EPSCI Group Meeting Mar. 15, 2021

From epsciwiki
Jump to navigation Jump to search

The meeting time is 10:00am.

Connection Info:

You can connect using BlueJeans Video conferencing (ID: 253 300 597). (Click "Expand" to the right for details -->):

Meeting URL
 https://bluejeans.com/253300597?src=join_info

Meeting ID
253 300 597

Want to dial in from a phone?

Dial one of the following numbers:
+1.888.240.2560 (US Toll Free)
(see all numbers - https://www.bluejeans.com/premium-numbers)

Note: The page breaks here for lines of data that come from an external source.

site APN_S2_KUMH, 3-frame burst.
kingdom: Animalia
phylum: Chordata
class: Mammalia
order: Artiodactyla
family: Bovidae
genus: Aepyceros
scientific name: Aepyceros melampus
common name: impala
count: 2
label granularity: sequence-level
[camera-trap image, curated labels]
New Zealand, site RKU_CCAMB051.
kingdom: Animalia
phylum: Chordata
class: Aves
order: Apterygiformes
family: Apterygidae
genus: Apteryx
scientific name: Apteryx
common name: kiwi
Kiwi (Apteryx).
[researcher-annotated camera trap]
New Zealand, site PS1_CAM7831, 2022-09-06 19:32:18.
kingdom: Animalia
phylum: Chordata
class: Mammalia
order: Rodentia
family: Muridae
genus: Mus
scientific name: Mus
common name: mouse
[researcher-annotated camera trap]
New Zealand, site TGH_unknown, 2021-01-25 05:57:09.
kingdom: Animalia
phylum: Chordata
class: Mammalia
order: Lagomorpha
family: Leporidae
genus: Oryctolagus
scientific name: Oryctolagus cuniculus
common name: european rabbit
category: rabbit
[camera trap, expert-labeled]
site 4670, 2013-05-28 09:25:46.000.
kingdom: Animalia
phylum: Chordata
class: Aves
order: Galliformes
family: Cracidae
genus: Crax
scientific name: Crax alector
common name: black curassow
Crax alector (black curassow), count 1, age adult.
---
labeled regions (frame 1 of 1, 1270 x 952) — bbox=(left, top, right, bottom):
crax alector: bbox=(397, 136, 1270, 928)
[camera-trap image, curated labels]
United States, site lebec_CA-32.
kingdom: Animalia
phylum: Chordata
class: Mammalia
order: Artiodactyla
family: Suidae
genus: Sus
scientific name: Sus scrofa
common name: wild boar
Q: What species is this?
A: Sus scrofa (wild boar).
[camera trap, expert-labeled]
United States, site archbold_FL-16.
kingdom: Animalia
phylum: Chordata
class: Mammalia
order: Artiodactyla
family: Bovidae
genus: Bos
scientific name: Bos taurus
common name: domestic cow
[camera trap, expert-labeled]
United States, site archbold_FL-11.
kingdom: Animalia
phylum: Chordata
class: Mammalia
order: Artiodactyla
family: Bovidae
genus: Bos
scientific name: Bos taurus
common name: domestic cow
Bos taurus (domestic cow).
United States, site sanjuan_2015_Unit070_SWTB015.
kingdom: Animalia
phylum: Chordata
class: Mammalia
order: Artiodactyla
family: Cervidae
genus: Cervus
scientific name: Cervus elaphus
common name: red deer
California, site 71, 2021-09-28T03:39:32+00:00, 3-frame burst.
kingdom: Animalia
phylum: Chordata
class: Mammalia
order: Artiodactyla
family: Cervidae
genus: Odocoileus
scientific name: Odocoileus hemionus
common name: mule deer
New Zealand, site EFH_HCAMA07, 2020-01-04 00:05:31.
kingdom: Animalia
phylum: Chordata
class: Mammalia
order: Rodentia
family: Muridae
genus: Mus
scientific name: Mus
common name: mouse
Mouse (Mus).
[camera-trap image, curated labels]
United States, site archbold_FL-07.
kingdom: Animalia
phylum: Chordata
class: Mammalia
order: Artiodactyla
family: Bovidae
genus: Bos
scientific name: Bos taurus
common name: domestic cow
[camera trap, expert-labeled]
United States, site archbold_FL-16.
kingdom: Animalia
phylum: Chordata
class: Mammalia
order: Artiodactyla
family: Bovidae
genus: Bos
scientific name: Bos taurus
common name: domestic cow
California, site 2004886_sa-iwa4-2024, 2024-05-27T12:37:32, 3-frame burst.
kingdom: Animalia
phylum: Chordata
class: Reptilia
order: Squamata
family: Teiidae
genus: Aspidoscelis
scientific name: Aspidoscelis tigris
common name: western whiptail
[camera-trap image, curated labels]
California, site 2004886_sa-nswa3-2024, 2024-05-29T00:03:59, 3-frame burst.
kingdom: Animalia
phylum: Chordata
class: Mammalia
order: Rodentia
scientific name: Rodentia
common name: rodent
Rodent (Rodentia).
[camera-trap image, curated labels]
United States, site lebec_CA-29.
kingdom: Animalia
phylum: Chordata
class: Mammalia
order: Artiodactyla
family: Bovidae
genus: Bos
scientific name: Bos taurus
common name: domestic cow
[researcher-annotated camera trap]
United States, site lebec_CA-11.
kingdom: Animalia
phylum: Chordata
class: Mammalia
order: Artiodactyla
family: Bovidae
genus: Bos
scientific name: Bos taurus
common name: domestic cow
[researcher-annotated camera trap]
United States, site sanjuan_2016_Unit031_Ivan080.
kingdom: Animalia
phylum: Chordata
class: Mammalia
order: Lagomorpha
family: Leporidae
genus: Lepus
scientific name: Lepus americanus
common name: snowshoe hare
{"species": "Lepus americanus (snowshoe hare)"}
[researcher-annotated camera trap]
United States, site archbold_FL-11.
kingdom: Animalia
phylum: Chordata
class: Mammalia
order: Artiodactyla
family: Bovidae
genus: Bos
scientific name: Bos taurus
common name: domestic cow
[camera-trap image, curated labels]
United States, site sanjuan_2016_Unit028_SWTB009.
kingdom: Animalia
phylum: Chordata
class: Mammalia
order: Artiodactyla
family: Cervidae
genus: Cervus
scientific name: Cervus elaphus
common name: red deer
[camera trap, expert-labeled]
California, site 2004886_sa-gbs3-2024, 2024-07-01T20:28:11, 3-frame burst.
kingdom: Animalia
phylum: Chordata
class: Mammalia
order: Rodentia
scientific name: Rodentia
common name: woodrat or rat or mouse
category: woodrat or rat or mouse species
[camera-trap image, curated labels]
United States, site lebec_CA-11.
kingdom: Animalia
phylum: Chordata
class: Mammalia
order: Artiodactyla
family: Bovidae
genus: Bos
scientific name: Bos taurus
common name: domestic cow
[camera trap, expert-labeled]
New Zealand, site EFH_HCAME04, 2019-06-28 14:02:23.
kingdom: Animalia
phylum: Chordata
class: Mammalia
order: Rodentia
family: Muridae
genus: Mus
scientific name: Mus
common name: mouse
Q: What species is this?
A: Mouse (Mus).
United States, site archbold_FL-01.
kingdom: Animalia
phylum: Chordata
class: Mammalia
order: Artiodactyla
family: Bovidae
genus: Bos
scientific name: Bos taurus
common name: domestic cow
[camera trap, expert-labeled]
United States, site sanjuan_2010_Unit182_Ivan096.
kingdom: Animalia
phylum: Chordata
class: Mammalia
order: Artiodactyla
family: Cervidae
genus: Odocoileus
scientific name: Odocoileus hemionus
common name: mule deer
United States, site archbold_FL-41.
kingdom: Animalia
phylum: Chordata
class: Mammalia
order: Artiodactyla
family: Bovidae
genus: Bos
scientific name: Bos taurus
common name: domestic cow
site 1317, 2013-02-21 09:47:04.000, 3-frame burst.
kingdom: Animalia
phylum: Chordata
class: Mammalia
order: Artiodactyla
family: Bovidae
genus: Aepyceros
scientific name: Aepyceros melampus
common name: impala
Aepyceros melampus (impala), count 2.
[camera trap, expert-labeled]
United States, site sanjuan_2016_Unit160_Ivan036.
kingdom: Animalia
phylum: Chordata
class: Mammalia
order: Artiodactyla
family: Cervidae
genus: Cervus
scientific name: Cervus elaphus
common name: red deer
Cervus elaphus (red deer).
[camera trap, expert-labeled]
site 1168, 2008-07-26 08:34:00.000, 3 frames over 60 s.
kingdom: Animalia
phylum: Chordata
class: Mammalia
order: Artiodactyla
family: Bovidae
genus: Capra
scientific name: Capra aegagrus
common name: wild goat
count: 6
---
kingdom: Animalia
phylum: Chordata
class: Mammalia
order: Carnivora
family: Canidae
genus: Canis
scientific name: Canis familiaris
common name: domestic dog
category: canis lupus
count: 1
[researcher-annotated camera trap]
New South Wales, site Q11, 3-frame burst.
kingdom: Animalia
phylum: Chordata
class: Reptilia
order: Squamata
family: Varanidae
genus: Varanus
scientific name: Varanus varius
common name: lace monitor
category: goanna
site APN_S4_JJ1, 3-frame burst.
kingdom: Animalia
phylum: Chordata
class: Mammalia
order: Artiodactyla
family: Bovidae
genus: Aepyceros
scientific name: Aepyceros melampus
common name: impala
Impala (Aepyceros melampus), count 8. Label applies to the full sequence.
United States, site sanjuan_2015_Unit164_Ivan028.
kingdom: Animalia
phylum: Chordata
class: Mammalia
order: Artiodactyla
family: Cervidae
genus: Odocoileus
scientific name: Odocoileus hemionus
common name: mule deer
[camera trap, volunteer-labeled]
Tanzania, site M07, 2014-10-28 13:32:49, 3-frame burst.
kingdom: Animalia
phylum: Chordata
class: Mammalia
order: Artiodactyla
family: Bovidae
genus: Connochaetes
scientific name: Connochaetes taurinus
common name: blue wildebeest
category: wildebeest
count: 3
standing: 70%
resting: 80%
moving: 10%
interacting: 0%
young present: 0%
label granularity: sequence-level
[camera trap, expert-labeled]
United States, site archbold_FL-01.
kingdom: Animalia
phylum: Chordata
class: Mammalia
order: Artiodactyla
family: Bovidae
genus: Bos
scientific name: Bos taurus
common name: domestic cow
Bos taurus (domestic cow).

Enter the meeting ID and passcode followed by #

Connecting from a room system?
Dial: bjn.vc or 199.48.152.152 and enter your meeting ID & passcode

Agenda:

  1. Previous meeting
  2. Announcements
  3. Conferences and Workshops
  4. Ongoing Activities
    • Data Transport
    • DAQ systems
      • SRO
        • SAMPA + ERSAP + JANA2 + INDRA-ASTRA = April 1st
      • CODA (CODA3 support, EVIO-6)
    • Experiment Support
      • EIC (EIC Software Expression of Interest meeting 1/27)
      • CPP
      • SOLID
    • Offsite Computing
      • NERSC, PSC, IU
      • OSG
  5. AOT

Minutes:

Attendees: David L., Carl T., Nathan B., Kishan R., Vardan G., Thomas B., Mike G.

  • Announcements
    • Safety Meeting Last week
      • Criteria for reopening depends on covid infection rate for primary municipalities that JLab employees reside in
      • Unclear what telework policy will be after reopening.
  • CST Division meeting today at 3pm
  • SPACK
    • Plan to roll out April 1st
    • Homework assigned to all EPSCI members to test quickstart instructions and report any issues
  • ACTS
    • Big push last week to get tracking working. Still some issues with everything working completely.
    • Some agreement on merging efforts with ANL was reached over weekend. This includes JANA2 as part of the software stack.
  • JANA2
    • Pull request merged that improved support for Python API
  • CLARA
    • Anticipating release of JDK 16 which should have several significant imrpovements
  • Data Transport
    • Met with Fast electronics Group last week to discuss project
    • Meeting scheduled for Wed. this week with both JLab FEE group and ESnet people
    • Working to reproduce some tests William Gu did with FPGA cards in INDRA lab
  • SRO
    • New VTP firmware release on Friday to address some dropped frame issues
    • Vardan ran test overnight Saturday and sent results to Dave A.
      • Things looking better. No more 10% spikes in dropped frame rate
        • Remaining (smaller) spikes are still mysterious since they are in sync with the two nominally asynchronous streams.
    • ERSAP VTP C++ code compiled by Carl on indras1 and is now available for testing
  • CODA
    • Carl has been working with Dave A. to get it to compile with jana JDK 15
    • Working to "spackify" CODA
    • Some libraries used by CODA components (most notably jcedit) have been abandoned in the newest Java JDK
      • These are now being treated as 3rd party libraries
      • Some failures to get everything to compile on RHEL6 which is still used on some test machines in DAQ lab
        • Vardan will spend a little more time on it but if things don't come together in a reasonable amount of time he will suggest making CODA 3.11 be "RHEL7 and above"
  • AI
    • GPU nodes
      • Plan modified due to vendor option for GPU nodes being cost ineffective for single GPU nodes
      • New plan is to buy a couple of GPU loaded nodes and use SLURM to allocate jobs with single GPU
      • David expressed some concern over getting the right CPU/GPU balance to match the jobs
      • Bryan Hess scheduled meeting for tomorrow to discuss.
    • Jupyterhub
      • Looks like the documentation on custom kernels may need to be updated
      • Some issues remain with getting Tensorflow to recognize GPU in epsci-notebook
      • Service Now request in and Wes is working on it. David will reach out to check status.
    • AI Experimental Controls
      • Torri Jeske has accepted the Postdoc position and will start April 1st
      • Thomas has continued looking into project in order to form roadmap
  • OSG
    • GlueX has been using scosg16 node for some time
    • Issue last week with node failing due to overload from too many jobs after large submit from CLAS
    • A cap was put in place by CLAS while back in response to a similar issue but apparently was not active for "test" jobs.
    • More administrative controls put in place and there is some exploration being done for more engineered controls at the scheduler level to prevent DOS type meltdowns in such circumstances.